Sejalan dengan visi tersebut, Poppy juga menambahkan, “Wilayah lingkar Wilis memiliki potensi yang sangat besar sebagai pasar umroh, didukung oleh jumlah populasi yang besar serta karakter masyarakat yang religius. Selain Kediri, wilayah seperti Tulungagung, Trenggalek, Blitar, Nganjuk, hingga Ponorogo menjadi catchment area yang sangat potensial. Dengan akses yang lebih dekat, kami optimistis minat masyarakat untuk berangkat umroh dari Bandara Dhoho akan terus meningkat.”

Transformasi ini juga diharapkan dapat mendorong berkembangnya agen-agen travel umroh lokal, sekaligus memperkuat ekosistem industri perjalanan religi di daerah. Dengan meningkatnya potensi pasar dari wilayah lingkar Wilis, kolaborasi antar pelaku industri menjadi semakin penting untuk memastikan kualitas layanan yang optimal bagi jamaah.

Seiring dengan berkembangnya potensi tersebut, sejumlah pelaku industri mulai melihat peluang untuk menghadirkan layanan yang lebih dekat dan relevan dengan kebutuhan masyarakat. Beberapa travel agent mulai melirik peluang ekspansi menggiurkan ini, mengingat pesaing yang belum terlalu banyak.

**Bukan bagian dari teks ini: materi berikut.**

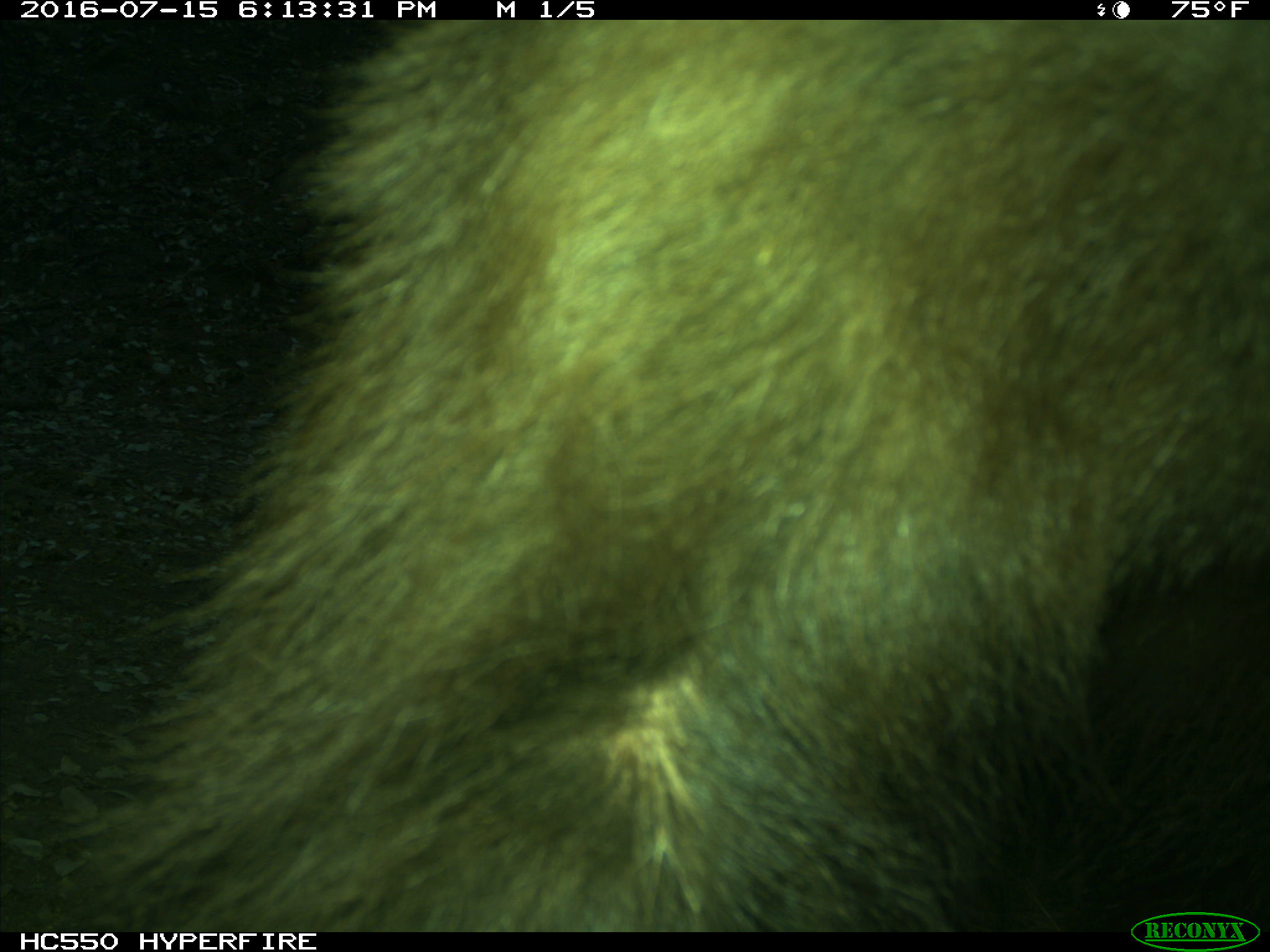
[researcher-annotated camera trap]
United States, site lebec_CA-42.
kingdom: Animalia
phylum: Chordata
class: Mammalia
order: Carnivora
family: Ursidae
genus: Ursus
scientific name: Ursus americanus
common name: american black bear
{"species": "Ursus americanus (american black bear)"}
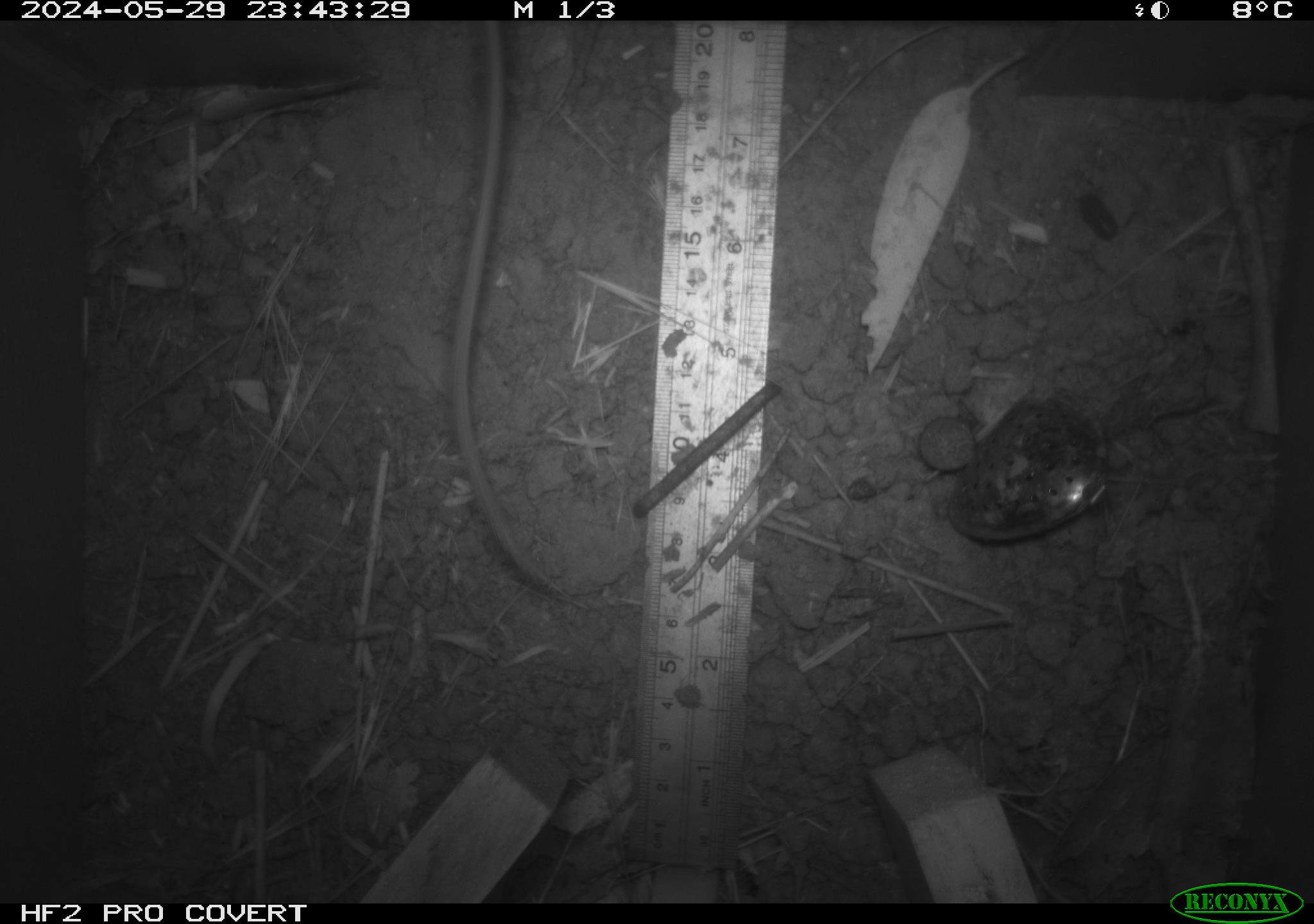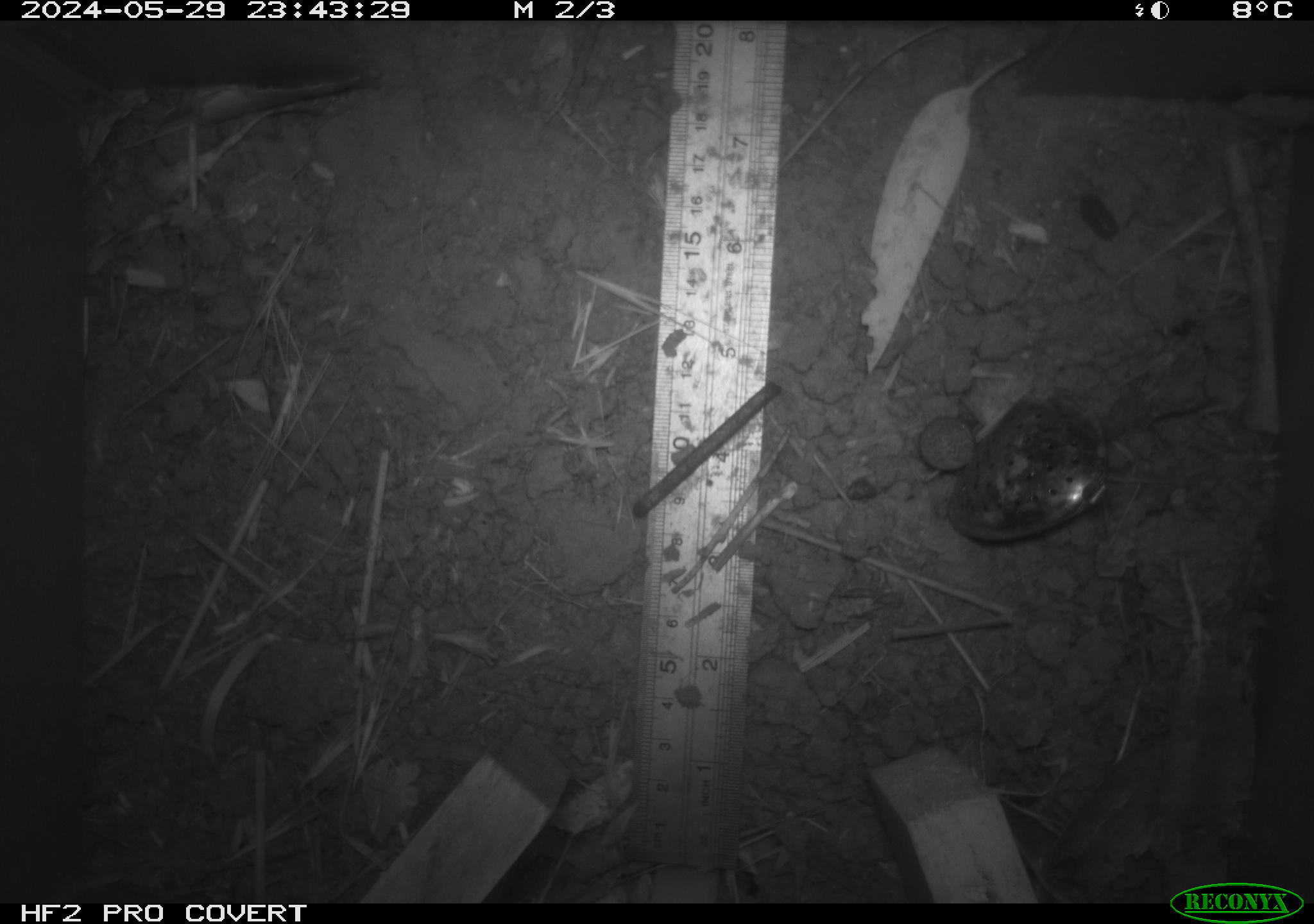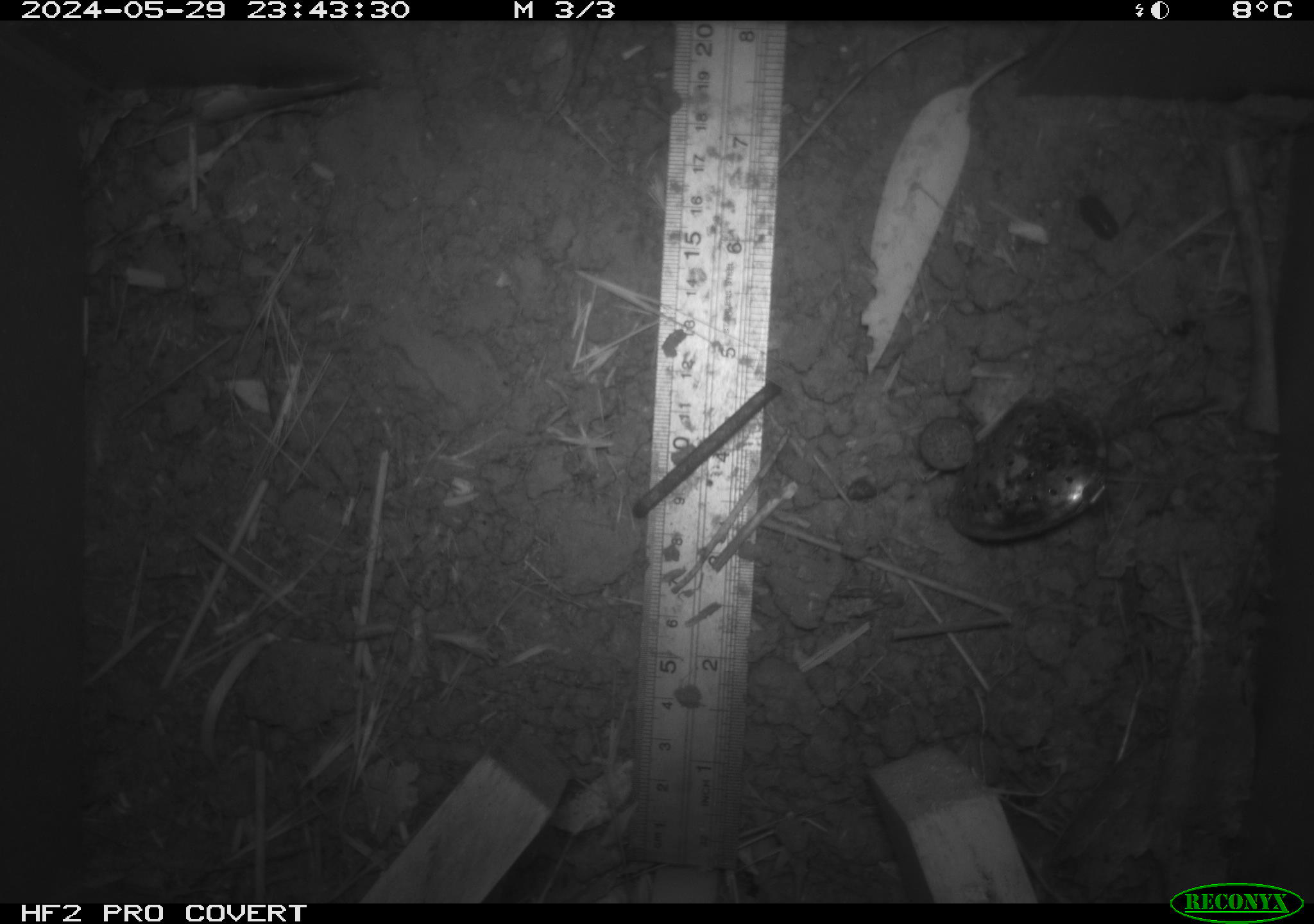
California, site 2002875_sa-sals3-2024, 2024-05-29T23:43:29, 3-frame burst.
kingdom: Animalia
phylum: Chordata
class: Mammalia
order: Rodentia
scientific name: Rodentia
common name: rodent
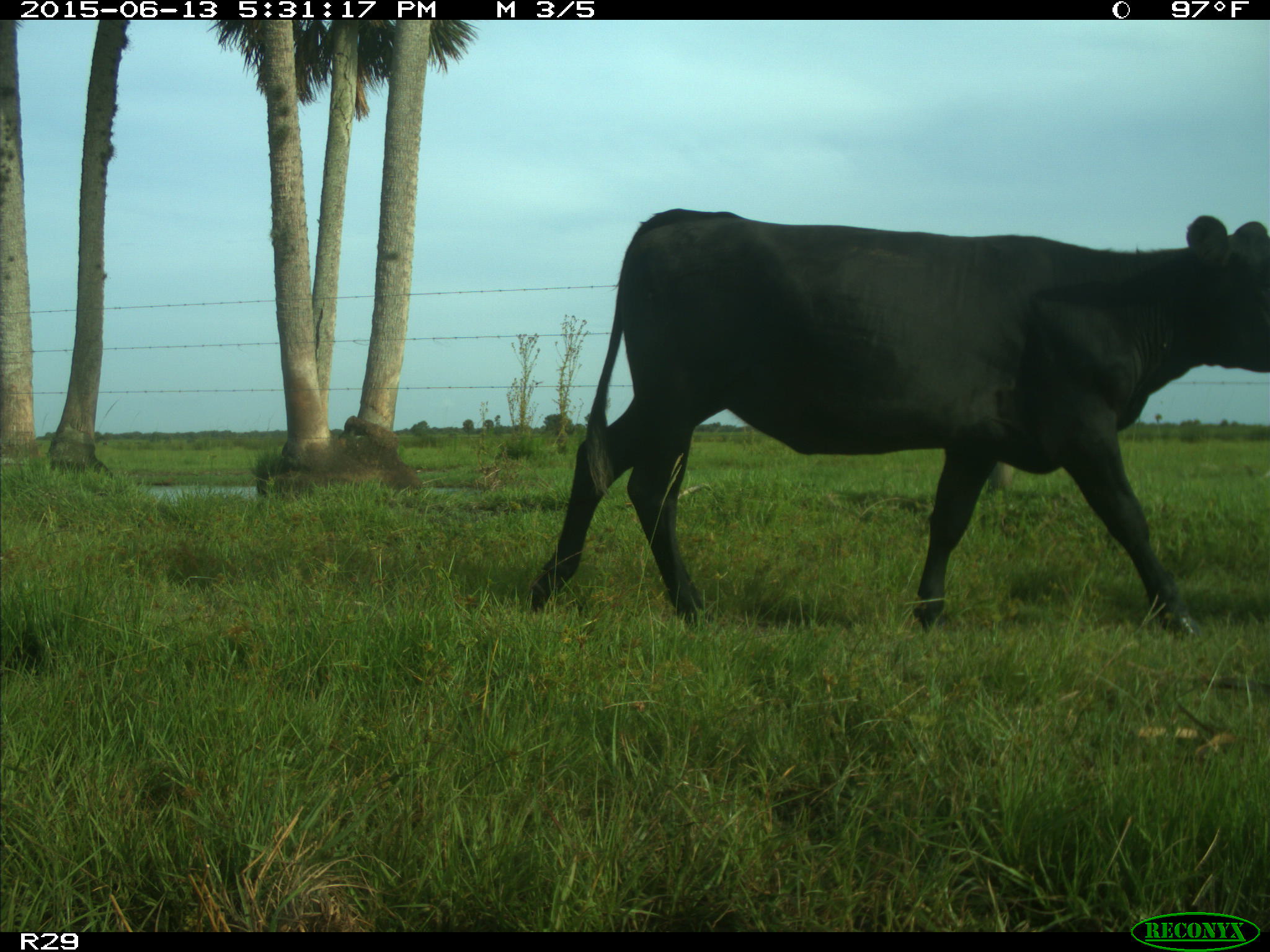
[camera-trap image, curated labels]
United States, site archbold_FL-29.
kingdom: Animalia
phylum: Chordata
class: Mammalia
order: Artiodactyla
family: Bovidae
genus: Bos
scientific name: Bos taurus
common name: domestic cow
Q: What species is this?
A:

Peluang ini turut dimanfaatkan oleh berbagai pihak, termasuk PT Capital Abadi Jaya, yang mulai mengembangkan inisiatif kolaborasi dengan travel agent di wilayah Jawa Timur. Potensi pertumbuhan dari wilayah lingkar Wilis ini bagi mereka adalah solusi umroh yang lebih dekat, efisien, dan relevan dengan kebutuhan masyarakat daerah yang selama ini bergantung pada keberangkatan dari kota besar.

“Kami melihat adanya perubahan kebutuhan jamaah—mereka menginginkan perjalanan yang tidak hanya terjangkau, tetapi juga dimulai dari titik yang lebih dekat dengan domisili mereka,” ujar staff manager dari PT Capital Abadi Jaya.

Keberlangsungan pintu gerbang umroh dari Kediri ini diproyeksikan tidak berhenti pada layanan umroh saja. Poppy juga menjelaskan perencanaan jangka panjang juga akan meliputi titik awal keberangkatan haji. “Kami juga berharap Bandara Dhoho dapat terpilih sebagai salah satu embarkasi keberangkatan haji, sehingga dapat memberikan kemudahan yang lebih luas bagi jamaah haji, khususnya dari wilayah selatan Jawa Timur. Dengan demikian, tidak hanya meningkatkan kenyamanan jamaah, tetapi juga memperkuat peran Bandara Dhoho sebagai pintu gerbang baru mobilitas ibadah dan pertumbuhan ekonomi kawasan,” tutup Poppy.